A lot of hands might shoot up at this suggestion. We have allowed our government to take prayer out of schools. Christmas is disappearing rapidly from any public demonstration. We salute the flag with more reverence than we do the cross. Blue laws and other conventions to protect the sabbath day of rest are the curiosities of apparently archaic societies. Economic status has become more a judge of one’s character than the character of one’s life.

Some of these hands and voices are painful to hear, some are irrelevant, others are self-centred and delusional. Most are absorbed in nostalgia about the golden age we think is now past. Make certain those golden ages are not populated by golden calves.

There is one fundamental thing of God that we are in danger of handing over gleefully to Caesar. Some would not hesitate to say that we already have done so. We have handed over the Truth to Caesar. That is, we have allowed Caesar to be the ultimate definer and arbiter of what Truth is in our society, a movement that has been going on for the last two centuries in Western. Caesar is not narrowly the Premier or the Prime Minister, President, Chancellor or King, nor is Caesar simply the code name for the government of nation-states, but the ideology that declares the way we identify ourselves in the first place is by our nationality.

Governments have been good for society: they have provided services for the community and a sense of order and justice that are needed and required for a civil society. Taxes properly assessed and raised for such services are the “things that belong to Caesar” that Jesus had in mind. But, Jesus also had in mind that taxes in first century Roman Empire frontier territories were exorbitant, oppressive, and unabashed gouging of defenseless citizens by corrupt officials. Why do you think tax-collectors were usually mentioned in the same breath as equals to prostitutes?

Governments have proved in different generations and regions of the world to be the worst enemies of truth because they often possess most of the power to shape what passes for truth. Few governments have ever told the truth about war. Since war, after all, is the antithesis of human truth, what would you expect? When Jean Chrétien declined on the behalf of the Canadian government and people to join the United States in the ill-conceived war against Iraq, did we not hear a multitude of strangely different voices vocalizing different versions of the truth, many applauding, many condemning our refusal to go to war?
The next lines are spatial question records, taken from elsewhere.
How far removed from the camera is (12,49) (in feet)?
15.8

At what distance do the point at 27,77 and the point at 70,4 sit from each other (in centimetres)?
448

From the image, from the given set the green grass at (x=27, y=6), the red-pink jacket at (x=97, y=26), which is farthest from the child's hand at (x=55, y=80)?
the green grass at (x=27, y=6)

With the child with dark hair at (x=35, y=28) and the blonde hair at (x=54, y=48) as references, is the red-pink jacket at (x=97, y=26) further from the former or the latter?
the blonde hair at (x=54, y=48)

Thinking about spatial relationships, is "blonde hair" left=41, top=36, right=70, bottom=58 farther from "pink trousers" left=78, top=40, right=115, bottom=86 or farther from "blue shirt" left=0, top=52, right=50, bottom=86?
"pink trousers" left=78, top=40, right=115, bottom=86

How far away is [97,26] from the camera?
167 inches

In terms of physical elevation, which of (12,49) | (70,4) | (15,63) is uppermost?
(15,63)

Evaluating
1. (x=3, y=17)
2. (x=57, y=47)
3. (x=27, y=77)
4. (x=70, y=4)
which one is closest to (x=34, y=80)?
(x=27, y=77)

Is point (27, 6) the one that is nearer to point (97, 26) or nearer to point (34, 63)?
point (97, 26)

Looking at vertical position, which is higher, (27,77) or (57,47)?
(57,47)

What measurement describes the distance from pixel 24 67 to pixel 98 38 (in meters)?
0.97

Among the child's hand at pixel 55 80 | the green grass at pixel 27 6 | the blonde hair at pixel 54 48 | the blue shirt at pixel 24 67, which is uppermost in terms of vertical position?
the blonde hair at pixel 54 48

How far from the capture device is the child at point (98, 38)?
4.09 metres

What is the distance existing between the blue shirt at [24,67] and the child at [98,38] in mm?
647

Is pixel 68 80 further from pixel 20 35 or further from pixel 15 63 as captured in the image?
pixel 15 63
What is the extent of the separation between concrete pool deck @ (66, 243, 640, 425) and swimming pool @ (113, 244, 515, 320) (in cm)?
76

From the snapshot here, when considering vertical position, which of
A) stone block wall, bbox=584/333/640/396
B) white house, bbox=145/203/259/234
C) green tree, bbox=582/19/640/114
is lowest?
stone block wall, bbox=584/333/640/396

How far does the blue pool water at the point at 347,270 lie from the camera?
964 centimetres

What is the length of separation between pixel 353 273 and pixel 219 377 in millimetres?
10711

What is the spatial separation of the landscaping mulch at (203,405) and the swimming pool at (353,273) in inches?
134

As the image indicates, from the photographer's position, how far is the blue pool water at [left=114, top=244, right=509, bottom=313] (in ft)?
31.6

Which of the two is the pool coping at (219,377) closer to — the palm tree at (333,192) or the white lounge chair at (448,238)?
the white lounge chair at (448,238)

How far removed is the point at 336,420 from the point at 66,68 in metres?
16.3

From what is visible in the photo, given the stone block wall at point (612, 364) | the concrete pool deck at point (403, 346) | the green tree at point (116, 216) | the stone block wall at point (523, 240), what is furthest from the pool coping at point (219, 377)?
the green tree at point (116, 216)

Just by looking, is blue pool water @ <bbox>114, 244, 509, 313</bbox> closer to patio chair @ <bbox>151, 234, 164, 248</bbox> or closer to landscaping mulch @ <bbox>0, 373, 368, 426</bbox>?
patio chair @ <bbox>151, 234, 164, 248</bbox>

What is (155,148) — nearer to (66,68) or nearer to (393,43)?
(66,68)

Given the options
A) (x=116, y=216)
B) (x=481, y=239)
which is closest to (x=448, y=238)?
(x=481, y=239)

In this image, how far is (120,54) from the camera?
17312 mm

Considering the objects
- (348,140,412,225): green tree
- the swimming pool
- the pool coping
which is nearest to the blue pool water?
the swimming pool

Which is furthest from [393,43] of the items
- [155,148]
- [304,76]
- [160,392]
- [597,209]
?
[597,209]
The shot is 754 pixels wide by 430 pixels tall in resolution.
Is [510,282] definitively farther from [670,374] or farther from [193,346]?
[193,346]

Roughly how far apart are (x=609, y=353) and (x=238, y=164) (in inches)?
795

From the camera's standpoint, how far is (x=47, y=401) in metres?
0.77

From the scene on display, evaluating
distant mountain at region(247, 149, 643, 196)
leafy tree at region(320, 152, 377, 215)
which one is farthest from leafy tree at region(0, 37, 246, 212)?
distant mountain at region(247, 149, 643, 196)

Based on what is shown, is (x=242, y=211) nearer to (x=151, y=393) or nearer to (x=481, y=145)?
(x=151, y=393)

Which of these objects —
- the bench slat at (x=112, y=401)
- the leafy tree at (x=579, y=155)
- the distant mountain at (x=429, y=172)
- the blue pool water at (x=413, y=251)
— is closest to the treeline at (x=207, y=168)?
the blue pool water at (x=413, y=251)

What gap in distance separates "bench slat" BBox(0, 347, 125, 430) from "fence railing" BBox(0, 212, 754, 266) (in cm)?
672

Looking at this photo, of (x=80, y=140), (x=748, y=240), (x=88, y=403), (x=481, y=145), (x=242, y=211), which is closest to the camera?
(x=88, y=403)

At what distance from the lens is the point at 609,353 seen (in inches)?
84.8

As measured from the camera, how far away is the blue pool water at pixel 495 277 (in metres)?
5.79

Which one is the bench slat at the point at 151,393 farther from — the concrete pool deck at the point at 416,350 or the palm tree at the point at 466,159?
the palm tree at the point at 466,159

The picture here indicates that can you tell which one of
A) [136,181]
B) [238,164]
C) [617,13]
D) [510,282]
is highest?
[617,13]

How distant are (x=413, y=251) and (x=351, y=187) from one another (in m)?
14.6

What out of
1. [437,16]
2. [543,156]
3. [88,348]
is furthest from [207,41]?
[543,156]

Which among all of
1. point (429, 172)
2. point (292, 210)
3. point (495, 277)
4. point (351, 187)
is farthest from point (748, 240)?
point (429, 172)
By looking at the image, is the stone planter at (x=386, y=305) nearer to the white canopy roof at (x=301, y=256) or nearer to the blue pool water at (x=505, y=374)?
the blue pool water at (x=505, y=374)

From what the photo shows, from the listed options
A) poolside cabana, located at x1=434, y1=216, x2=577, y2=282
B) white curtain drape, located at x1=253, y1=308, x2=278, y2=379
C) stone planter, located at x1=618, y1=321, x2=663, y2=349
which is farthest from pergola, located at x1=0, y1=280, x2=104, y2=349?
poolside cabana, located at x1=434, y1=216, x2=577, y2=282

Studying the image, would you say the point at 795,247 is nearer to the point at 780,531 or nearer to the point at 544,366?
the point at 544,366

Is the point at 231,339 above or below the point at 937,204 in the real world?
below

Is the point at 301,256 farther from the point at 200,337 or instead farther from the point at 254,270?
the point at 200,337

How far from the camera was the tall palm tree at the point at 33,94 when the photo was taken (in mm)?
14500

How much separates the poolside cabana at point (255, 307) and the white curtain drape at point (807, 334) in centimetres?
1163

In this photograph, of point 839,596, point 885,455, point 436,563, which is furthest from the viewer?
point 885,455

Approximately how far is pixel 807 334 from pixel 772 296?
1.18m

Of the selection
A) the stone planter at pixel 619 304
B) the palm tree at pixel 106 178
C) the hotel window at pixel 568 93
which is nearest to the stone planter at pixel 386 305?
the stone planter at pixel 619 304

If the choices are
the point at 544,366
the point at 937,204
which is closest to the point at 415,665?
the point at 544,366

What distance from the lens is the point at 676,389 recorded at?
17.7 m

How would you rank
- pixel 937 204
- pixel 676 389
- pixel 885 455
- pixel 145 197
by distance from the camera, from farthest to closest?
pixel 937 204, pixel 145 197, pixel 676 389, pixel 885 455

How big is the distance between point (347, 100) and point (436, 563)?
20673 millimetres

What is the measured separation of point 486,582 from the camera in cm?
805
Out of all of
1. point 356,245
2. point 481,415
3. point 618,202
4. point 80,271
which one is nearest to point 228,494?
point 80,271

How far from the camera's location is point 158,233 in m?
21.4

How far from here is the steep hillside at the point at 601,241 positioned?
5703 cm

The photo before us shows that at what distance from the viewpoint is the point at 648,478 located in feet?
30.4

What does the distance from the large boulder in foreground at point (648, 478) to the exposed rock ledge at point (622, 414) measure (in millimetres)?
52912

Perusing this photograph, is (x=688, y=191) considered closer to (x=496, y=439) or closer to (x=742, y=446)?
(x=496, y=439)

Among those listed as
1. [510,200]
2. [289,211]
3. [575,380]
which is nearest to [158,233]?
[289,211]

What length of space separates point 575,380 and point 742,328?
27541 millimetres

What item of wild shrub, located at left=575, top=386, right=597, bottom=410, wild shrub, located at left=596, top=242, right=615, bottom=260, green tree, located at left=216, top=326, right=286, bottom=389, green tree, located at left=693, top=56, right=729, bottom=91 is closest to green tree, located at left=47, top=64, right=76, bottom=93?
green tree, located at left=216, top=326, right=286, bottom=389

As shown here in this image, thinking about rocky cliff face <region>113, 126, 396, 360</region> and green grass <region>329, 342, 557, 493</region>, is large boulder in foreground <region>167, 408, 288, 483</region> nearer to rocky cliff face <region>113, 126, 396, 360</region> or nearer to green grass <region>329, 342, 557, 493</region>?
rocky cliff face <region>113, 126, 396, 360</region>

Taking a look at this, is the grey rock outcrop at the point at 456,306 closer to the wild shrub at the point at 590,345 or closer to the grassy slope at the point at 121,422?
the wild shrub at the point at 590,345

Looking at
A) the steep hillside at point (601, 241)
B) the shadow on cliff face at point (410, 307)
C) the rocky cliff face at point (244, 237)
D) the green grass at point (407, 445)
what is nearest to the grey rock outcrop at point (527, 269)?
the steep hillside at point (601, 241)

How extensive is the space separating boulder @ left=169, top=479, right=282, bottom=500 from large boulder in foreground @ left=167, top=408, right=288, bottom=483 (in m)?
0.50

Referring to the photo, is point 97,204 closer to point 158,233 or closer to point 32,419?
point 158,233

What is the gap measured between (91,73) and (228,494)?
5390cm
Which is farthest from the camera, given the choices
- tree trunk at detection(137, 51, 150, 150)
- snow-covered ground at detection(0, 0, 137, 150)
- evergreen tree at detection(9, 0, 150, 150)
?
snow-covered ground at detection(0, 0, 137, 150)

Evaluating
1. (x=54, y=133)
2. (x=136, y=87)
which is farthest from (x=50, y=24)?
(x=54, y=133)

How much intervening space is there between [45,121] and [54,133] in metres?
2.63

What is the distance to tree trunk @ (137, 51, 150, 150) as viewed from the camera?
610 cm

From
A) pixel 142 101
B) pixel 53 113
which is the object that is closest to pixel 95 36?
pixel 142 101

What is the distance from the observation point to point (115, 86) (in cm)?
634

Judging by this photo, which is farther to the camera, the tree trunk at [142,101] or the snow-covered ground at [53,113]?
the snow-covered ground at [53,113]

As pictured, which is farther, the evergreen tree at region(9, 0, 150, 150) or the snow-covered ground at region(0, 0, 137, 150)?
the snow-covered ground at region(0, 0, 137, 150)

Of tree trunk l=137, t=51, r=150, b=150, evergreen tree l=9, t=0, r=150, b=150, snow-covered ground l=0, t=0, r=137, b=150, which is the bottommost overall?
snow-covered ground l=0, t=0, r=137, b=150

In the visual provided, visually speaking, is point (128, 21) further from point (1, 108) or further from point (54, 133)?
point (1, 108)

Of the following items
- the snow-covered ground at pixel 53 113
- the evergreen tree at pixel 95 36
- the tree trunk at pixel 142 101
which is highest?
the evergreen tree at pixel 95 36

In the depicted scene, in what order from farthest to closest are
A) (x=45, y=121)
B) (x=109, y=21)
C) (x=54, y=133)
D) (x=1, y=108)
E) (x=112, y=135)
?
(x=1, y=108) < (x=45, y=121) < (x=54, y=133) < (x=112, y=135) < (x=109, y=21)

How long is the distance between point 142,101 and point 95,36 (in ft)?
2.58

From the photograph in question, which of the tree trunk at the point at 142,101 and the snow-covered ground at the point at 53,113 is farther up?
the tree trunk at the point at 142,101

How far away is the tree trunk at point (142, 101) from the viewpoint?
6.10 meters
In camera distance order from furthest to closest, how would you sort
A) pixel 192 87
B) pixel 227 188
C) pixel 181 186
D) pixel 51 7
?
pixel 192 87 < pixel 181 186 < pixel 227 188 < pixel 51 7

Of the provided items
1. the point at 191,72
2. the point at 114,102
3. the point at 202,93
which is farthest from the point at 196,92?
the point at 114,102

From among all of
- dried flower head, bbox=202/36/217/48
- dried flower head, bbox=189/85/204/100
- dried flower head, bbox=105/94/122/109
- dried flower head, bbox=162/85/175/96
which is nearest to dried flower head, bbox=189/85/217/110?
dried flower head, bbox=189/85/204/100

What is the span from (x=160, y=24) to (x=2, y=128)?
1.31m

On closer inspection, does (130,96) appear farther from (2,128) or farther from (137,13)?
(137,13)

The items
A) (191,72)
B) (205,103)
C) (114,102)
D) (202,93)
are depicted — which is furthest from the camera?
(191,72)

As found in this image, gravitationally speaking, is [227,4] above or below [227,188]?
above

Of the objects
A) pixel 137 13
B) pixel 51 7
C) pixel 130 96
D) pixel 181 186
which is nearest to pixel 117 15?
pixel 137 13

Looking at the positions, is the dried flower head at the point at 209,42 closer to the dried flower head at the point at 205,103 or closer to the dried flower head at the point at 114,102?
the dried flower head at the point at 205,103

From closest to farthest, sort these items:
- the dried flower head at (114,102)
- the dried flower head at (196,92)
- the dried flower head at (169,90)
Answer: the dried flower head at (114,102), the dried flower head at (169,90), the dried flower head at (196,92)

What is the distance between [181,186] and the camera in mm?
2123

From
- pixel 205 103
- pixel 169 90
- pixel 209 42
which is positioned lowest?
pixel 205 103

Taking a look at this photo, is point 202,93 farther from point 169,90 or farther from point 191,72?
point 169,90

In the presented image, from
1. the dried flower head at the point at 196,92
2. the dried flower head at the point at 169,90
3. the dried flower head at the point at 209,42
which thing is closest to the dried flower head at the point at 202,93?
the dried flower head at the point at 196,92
Truth also does not reside in our justice and legal system, though we like to pretend that it has to be there. We are human beings and cannot see the face of God, so in our justice system we can only point towards the truth. Many times we hit upon the truth by the rigour of our discipline and the integrity of our minds and honesty. Yet truth is not automatic, and as long as there is one David Milgard - and we know that there are too many - we cannot pretend to own the Truth.

The most serious problem about giving Caesar the Truth that belongs to God is that God’s Truth always includes Love. When can you ever accuse Caesar of loving anything, except power and money and force? When we allow Caesar to define what is true and what is not, then we allow love to be a non-factor in our decisions.

Maybe Truth is the face of God that we can never look at straight in the eyes. We can never really face the Truth. But we can look at the back side of God and be able to point to it and follow in the direction that God is going.